Township in Ohio, US

Madison Township is one of the twelve townships of Vinton County, Ohio, United States. The 2020 census found 532 people in the township, 230 of whom lived in the village of Zaleski.

==Geography==
Located in the center of the county, it borders the following townships:
- Brown Township: north
- Knox Township: east
- Vinton Township: south
- Clinton Township: southwest corner
- Elk Township: west
- Swan Township: northwest corner

It is one of only two county townships without a border on another county.

Zaleski, the second-smallest village in Vinton County, is located in northwestern Madison Township.

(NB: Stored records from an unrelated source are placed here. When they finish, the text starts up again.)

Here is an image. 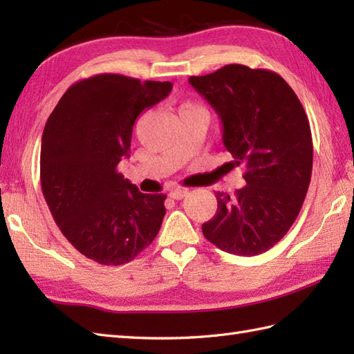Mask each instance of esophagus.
<instances>
[{
	"label": "esophagus",
	"instance_id": "esophagus-1",
	"mask_svg": "<svg viewBox=\"0 0 354 354\" xmlns=\"http://www.w3.org/2000/svg\"><path fill=\"white\" fill-rule=\"evenodd\" d=\"M187 194H189V192H187L185 189H173V190H170L169 196L175 201H181L187 196Z\"/></svg>",
	"mask_w": 354,
	"mask_h": 354
}]
</instances>
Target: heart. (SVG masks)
I'll return each mask as SVG.
<instances>
[{"instance_id": "1", "label": "heart", "mask_w": 354, "mask_h": 354, "mask_svg": "<svg viewBox=\"0 0 354 354\" xmlns=\"http://www.w3.org/2000/svg\"><path fill=\"white\" fill-rule=\"evenodd\" d=\"M196 109H202V108L194 106V104H190V103H187V104H184V106H183L181 112H185V111H196Z\"/></svg>"}]
</instances>
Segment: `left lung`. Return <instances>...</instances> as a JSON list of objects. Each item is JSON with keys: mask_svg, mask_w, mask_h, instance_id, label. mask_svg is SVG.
I'll return each instance as SVG.
<instances>
[{"mask_svg": "<svg viewBox=\"0 0 354 354\" xmlns=\"http://www.w3.org/2000/svg\"><path fill=\"white\" fill-rule=\"evenodd\" d=\"M189 82L222 120L230 167L245 165L246 185L234 196L216 192V216L202 232L225 252H266L295 222L310 184L313 142L303 104L265 68L230 64Z\"/></svg>", "mask_w": 354, "mask_h": 354, "instance_id": "obj_1", "label": "left lung"}]
</instances>
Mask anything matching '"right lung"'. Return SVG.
Returning <instances> with one entry per match:
<instances>
[{
	"mask_svg": "<svg viewBox=\"0 0 354 354\" xmlns=\"http://www.w3.org/2000/svg\"><path fill=\"white\" fill-rule=\"evenodd\" d=\"M170 82L97 74L66 89L42 133L41 189L65 239L89 260L118 266L153 242L165 194L141 193L117 165L133 123L169 95Z\"/></svg>",
	"mask_w": 354,
	"mask_h": 354,
	"instance_id": "1",
	"label": "right lung"
}]
</instances>
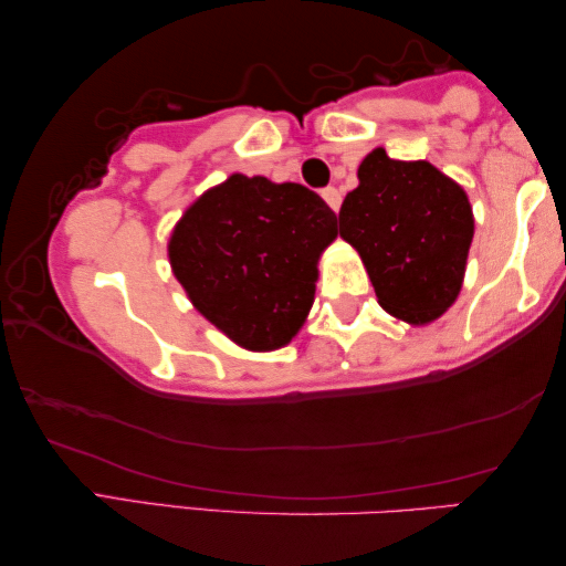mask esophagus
<instances>
[{"mask_svg": "<svg viewBox=\"0 0 566 566\" xmlns=\"http://www.w3.org/2000/svg\"><path fill=\"white\" fill-rule=\"evenodd\" d=\"M321 196H323V200L328 202L333 212H338V210H340V200H344V198H340V192H338L336 188H326V190L321 192Z\"/></svg>", "mask_w": 566, "mask_h": 566, "instance_id": "1", "label": "esophagus"}]
</instances>
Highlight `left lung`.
I'll list each match as a JSON object with an SVG mask.
<instances>
[{
  "label": "left lung",
  "instance_id": "obj_1",
  "mask_svg": "<svg viewBox=\"0 0 566 566\" xmlns=\"http://www.w3.org/2000/svg\"><path fill=\"white\" fill-rule=\"evenodd\" d=\"M338 233L360 253L378 303L396 318L429 323L457 301L474 238L467 192L431 163L366 155Z\"/></svg>",
  "mask_w": 566,
  "mask_h": 566
}]
</instances>
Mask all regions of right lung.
<instances>
[{"instance_id": "obj_1", "label": "right lung", "mask_w": 566, "mask_h": 566, "mask_svg": "<svg viewBox=\"0 0 566 566\" xmlns=\"http://www.w3.org/2000/svg\"><path fill=\"white\" fill-rule=\"evenodd\" d=\"M336 212L298 182L230 178L192 202L170 238L172 273L212 326L250 350L289 344L316 295Z\"/></svg>"}]
</instances>
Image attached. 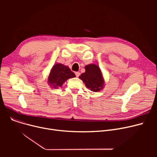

Prattsville is an unincorporated community in Madison Township, Vinton County, Ohio. It is located about 5 miles east of the county seat McArthur at the intersection of US 50 and State Route 278.

==Name and history==
It is one of twenty Madison Townships statewide.

==Government==
The township is governed by a three-member board of trustees, who are elected in November of odd-numbered years to a four-year term beginning on the following January 1. Two are elected in the year after the presidential election and one is elected in the year before it. There is also an elected township fiscal officer, who serves a four-year term beginning on April 1 of the year after the election, which is held in November of the year before the presidential election. Vacancies in the fiscal officership or on the board of trustees are filled by the remaining trustees.